** Document section follows **

On the History of Chocolate Mousse

Reader Cora wants to know when chocolate mousse first showed up on the culinary stage. I’m not sure to be honest. However I do know that mousses have been with us since the eighteenth century (or the Century of Foams, as I like to think of it). That was the period when court chefs around Europe, especially in France, discovered the frothing power of eggs — and went wild with it. Those people made foams out of everything: vegetables, meats, fish, you name it.

When did chocolate mousse finally appear? That’s a difficult question to answer. The first American printed reference to chocolate mousse dates to 1892 as far as I know. How much further back it goes in the French record I have no idea. (Hint, hint).

6 thoughts on “On the History of Chocolate Mousse”

  1. I don’t know French, but Antoine Beauvilliers wrote “The Art of French Cookery” which contains a reference to chocolate mousse; the reference in the (wikipedia date: 1825) translation of the (wikipedia date: 1814) book is here.

** End of Document section **
** Data excerpt follows **

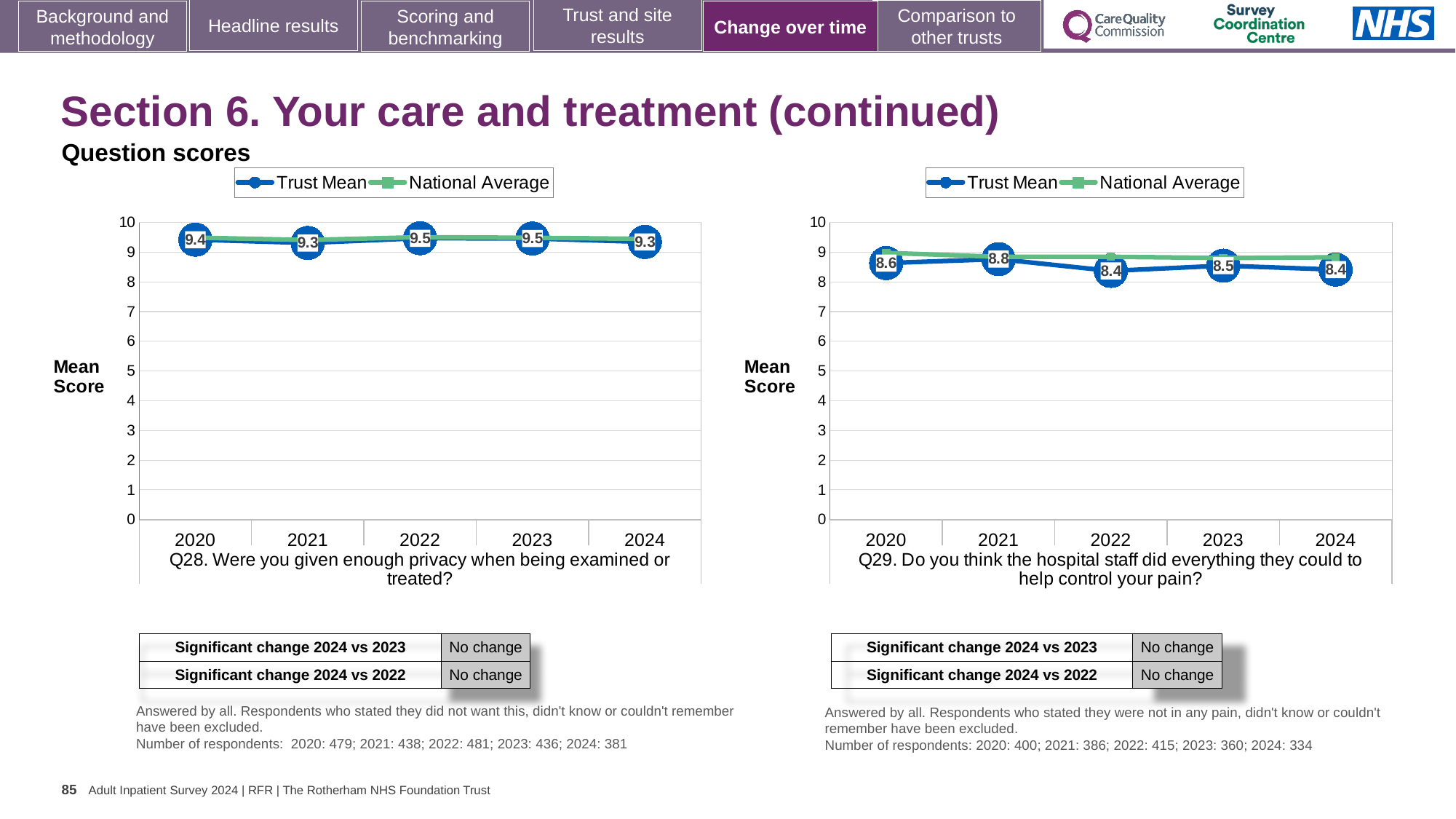
In the Q28 chart (left), is the Trust Mean value for 2021 greater or less than 9? greater In the Q29 chart (right), which year has the highest Trust Mean score? 2021 In the Q28 chart (left), what is the Trust Mean score for 2022? 9.5 How many series does the legend of the Q29 chart (right) list? 2 How many years are plotted on the x axis of the Q28 chart (left)? 5 In the Q29 chart (right), what is the Trust Mean score for 2024? 8.4 In the Q29 chart (right), is the Trust Mean score for 2020 larger or smaller than the Trust Mean score for 2021? smaller In the Q28 chart (left), what is the Trust Mean score for 2024? 9.3 In the Q28 chart (left), what is the difference between the Trust Mean scores for 2022 and 2024? 0.2 In the Q29 chart (right), what is the Trust Mean score for 2021? 8.8 In the Q29 chart (right), what is the difference between the Trust Mean scores for 2021 and 2022? 0.4 What kind of chart is the Q28 chart (left)? line chart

** End of Data excerpt **

- _Task to carry out_
In the post on chocolate mousse history above, condense the paragraph that begins "Reader Cora wants to know" into a short bulleted list that keeps its main facts.

- _Response area_
- Reader Cora asks when chocolate mousse first appeared; the writer isn't sure.
- Mousses date back to the eighteenth century, which the writer calls the "Century of Foams."
- In that period, court chefs across Europe, especially in France, discovered how eggs could froth.
- They made foams from everything, including vegetables, meats and fish.